>> START Source text
The direction of travel was set out in a range of policy documents, most recently in the Energy White Paper in December 2020 (please see this BCLP blog), the consultation on revisions to the Energy National Policy Statement in September 2021 (please see this BCLP blog) and the Net Zero Strategy in October 2021, all of which primarily addressed the changes needed to the UK’s energy supply to transition to net zero.

However, fundamental weaknesses in the UK’s energy security revealed by more recent global events created a catalyst for urgent review and prompted the publication of the Energy Security Strategy in April 2022. Whilst the direction of travel remains largely the same, the ambitions have been accelerated.

What’s new?

The Energy Security Strategy in essence requires an increase in and acceleration of capacity from all sources of ‘home-grown’ energy, but with the greatest proportion coming from new offshore wind and nuclear energy projects and an increase in North Sea oil and gas production.

In brief, the Strategy requires more energy to be sourced from:  

  • nuclear power stations - up to 8 new nuclear reactors (instead of the 1 currently planned) to provide up to 24GW by 2050, which is three times more than today and representing up to 25% of our projected electricity demand;
  • offshore wind - 50GW with up to 5GW from floating offshore wind by 2030 compared to the previous target of 40GW with 1GW of that from floating offshore wind – so a move from the challenging ‘40 by 30’ to the (arguably heroic) ’50 by 30’;
  • hydrogen – up to 10GW by 2030 with 50% from ‘green’ hydrogen compared to the previous target of 5GW;
  • low carbon UK oil and gas – this will continue to be the foundation of the UK’s energy security with energy fields of the North Sea given a new lease of life during the transition to net zero;
  • onshore wind – no specified target – clearly there had been much hope in early 2022 of a policy shift to support onshore wind, but that hasn’t materialised;
  • solar power on both roofs and ground - up to 70GW of solar by 2035.

Improvements to the network infrastructure to support the expanded capacity are also factored into the Strategy.  However, no major new energy efficiency measures are proposed, instead the Strategy summarises previously announced policies.  Critics have pointed to the Strategy as dealing with only one part of the energy conundrum.

The role of planning

These targets are nothing short of ambitious given that the development and deployment of energy projects currently takes years, and often decades. Critics argue that the Strategy overlooks onshore wind and solar power, which are the cheapest and fastest sources of energy, and hence could have an expanded role.

The Strategy attempts to resolve some of the obstacles to delivery, with the planning and consenting regime identified as one of the major ones.  Some adjustments to the planning rules are proposed but will they be enough to support delivery of the targets?


Only limited changes are proposed for solar developments (to strengthen policy in favour of ground-mounted schemes on non-protected brownfield sites and co-location with other functions, and to amend the permitted development rights for rooftop solar).

Offshore wind

More detailed amendments are proposed for offshore wind projects to reduce the consent time from the current position of up to four years through amendments to the Planning Act 2008, to strengthen national policy, to introduce nature-based design standards and for environmental considerations to be made at a more strategic level.
>> END Source text
>> START Entries provided
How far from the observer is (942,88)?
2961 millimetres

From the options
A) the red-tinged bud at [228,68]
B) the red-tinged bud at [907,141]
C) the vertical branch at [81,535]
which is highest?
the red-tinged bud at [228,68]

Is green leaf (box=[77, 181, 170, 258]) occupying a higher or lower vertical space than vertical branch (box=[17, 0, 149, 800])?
>> END Entries provided
• **Tasks and exercises**
**A.** List every energy source that the energy security excerpt names in its bulleted list of sources from which the Strategy requires more energy.
**B.** Echo the passage of the energy security excerpt word for word, starting with "The direction of travel was" and going on through "to net zero.".

• **Responses for each task**
**A.**
- Nuclear power stations
- Offshore wind
- Hydrogen
- Low carbon UK oil and gas
- Onshore wind
- Solar power on both roofs and ground

**B.**
The direction of travel was set out in a range of policy documents, most recently in the Energy White Paper in December 2020 (please see this BCLP blog), the consultation on revisions to the Energy National Policy Statement in September 2021 (please see this BCLP blog) and the Net Zero Strategy in October 2021, all of which primarily addressed the changes needed to the UK’s energy supply to transition to net zero.